**Assigned task 1**. In the Dairy Month piece, why does the writer call dairy farmers some of the most committed farm families in America? Answer in one to three sentences.
**Assigned task 2**. Translate this sentence from the Dairy Month piece into Spanish: "Cows need milked two to three times a day regardless of holidays or pandemics."
**Assigned task 3**. Pick up the Dairy Month piece after its last sentence, the one about Grandpa hand-cranking ice cream, and keep writing.

**Text excerpt**.
= = =

At the Farm GateRaise a Glass to Dairy Month
While the COVID-19 pandemic prompted many Americans to hoard toilet paper, I chose milk. I panic-purchased five gallons in late March for our family of four in case I needed to freeze some. Rather, we made smoothies and milkshakes to consume it before the best-by date.
I couldn’t imagine my fridge without milk. I routinely start my day with a big glass of ice-cold 2% milk and sometimes end it with a small serving of the chocolate variety. You could say I raise my glass at dawn and dusk for dairy farmers, most fitting with the Dairy Month of June upon us.
Worthy of celebration, dairymen represent some of the most committed farm families in America. Cows need milked two to three times a day regardless of holidays or pandemics. Thankfully, advancements in technology provide labor flexibility on dairy farms where robots milk cows and automated systems deliver feed. Dairy farmers also have upgraded cow comfort, from better bedding for joints to backrubs from barn-mounted brushes. Some even use Fitbit-like collars to track individual cow activity.
Meanwhile, my Fitbit shows a little less physical activity now that our household advanced to an electric ice cream maker. When I plug it in, I think about Grandpa, who used to hand-crank our family-recipe homemade ice cream for every grandkid’s birthday party.

= = =

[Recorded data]
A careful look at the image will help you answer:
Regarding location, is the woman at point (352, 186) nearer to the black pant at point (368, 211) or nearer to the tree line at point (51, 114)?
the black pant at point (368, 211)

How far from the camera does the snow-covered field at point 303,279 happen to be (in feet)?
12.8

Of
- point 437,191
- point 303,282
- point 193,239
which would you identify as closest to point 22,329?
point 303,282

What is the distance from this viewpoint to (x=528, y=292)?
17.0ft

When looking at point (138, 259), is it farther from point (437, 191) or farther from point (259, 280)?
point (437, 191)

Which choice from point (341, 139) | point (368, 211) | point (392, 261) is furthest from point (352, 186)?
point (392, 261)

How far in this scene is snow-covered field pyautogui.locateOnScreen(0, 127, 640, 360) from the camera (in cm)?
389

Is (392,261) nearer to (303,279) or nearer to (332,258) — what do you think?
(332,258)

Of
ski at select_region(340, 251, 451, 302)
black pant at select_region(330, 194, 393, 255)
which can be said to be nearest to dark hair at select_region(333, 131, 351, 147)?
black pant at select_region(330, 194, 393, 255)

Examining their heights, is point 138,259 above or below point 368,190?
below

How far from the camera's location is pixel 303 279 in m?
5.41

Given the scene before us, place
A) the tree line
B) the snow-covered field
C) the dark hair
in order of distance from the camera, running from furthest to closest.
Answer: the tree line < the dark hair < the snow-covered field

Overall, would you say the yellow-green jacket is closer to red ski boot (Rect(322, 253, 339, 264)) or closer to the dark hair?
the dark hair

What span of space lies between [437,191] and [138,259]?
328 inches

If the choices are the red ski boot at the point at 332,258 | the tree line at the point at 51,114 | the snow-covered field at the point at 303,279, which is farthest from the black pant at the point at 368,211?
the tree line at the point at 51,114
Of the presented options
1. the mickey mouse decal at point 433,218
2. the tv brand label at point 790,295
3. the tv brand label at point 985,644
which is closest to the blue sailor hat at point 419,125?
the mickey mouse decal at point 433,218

= = =

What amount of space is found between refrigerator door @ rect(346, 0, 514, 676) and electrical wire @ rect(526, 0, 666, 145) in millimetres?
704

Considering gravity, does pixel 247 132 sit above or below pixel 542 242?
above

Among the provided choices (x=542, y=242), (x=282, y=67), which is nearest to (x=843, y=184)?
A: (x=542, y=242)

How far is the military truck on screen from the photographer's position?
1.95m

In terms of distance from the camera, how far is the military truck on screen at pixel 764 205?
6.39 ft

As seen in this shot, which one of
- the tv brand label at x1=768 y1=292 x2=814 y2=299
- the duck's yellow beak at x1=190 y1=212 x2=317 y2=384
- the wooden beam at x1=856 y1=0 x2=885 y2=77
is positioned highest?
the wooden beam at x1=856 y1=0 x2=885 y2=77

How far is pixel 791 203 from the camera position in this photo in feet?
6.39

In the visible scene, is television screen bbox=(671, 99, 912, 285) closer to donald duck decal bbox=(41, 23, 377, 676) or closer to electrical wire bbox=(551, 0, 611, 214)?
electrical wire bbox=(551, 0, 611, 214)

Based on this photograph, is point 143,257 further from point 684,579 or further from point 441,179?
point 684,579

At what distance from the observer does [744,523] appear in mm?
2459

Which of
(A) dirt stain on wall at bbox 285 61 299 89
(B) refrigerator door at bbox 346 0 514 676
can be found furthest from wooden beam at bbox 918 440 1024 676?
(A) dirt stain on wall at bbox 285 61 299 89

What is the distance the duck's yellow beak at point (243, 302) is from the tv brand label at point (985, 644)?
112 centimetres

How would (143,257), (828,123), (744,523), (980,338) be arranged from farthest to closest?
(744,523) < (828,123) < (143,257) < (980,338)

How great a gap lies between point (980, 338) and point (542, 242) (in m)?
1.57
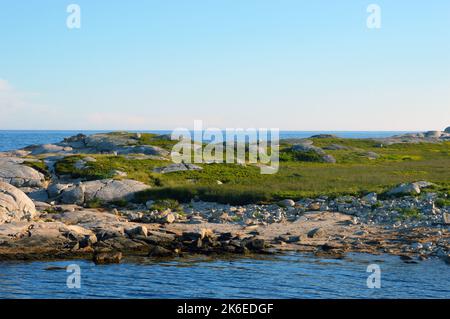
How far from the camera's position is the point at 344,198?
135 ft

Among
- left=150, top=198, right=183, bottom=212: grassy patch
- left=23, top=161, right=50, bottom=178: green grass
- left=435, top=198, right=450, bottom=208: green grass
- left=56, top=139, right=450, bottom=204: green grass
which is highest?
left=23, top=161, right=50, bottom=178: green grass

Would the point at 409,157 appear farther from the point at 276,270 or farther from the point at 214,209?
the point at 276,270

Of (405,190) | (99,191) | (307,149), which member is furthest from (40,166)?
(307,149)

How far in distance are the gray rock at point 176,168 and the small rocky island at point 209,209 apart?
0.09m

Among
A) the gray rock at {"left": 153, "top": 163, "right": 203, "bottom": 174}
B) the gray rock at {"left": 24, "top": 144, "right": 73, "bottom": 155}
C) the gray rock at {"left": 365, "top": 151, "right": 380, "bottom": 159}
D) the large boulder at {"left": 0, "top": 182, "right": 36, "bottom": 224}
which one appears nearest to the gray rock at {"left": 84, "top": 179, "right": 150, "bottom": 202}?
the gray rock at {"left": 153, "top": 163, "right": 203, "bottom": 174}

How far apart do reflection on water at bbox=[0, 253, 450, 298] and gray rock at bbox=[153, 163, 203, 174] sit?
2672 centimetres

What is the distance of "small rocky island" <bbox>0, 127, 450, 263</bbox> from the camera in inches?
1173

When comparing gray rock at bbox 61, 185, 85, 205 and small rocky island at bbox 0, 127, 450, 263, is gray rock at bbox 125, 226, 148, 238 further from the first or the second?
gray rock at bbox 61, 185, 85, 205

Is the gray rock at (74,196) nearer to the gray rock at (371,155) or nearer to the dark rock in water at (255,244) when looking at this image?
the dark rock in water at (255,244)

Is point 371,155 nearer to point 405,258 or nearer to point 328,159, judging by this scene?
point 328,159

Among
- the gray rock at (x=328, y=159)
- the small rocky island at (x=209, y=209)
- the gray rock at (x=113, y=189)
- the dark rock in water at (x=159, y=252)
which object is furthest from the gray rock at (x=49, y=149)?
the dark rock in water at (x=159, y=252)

= = =

**Task output 1**. Dairy farmers have to milk their cows two to three times a day, no matter whether it's a holiday or a pandemic. That daily work never stops.

**Task output 2**. Las vacas necesitan ser ordeñadas dos o tres veces al día, sin importar los días festivos o las pandemias.

**Task output 3**.
The tradition of National Dairy Month started the month of Grandpa’s 6th birthday in 1937. Throughout the nation, groups celebrate with ice cream socials, dinners at dairy farms, and promotions that tell of the nine essential nutrients in dairy products. While the satisfying taste puts milk, cheese, and yogurt on our regular grocery pickup order, the nutritious punch of calcium and protein justifies that decision.
Our household’s consumption alone proves far short of the demand needed to reverse the struggles for today’s dairy farmers. Oversupply from COVID-related shutdowns has forced dairymen to dump milk by the tanker full. Milk that supplied restaurants, schools, and institutions suddenly had no place to go. Even before the COVID crisis, declining milk consumption and oversupply had led to the demise of some dairy farms and processors.
While Dairy Month provides reason to celebrate, it also should bring pause to take notice and act. Add more dairy to that grocery pickup order. Ask for extra cheese on that take-out pizza. Plan ice cream for dessert, serve milk with dinner, and toast support to this long-time staple of American life.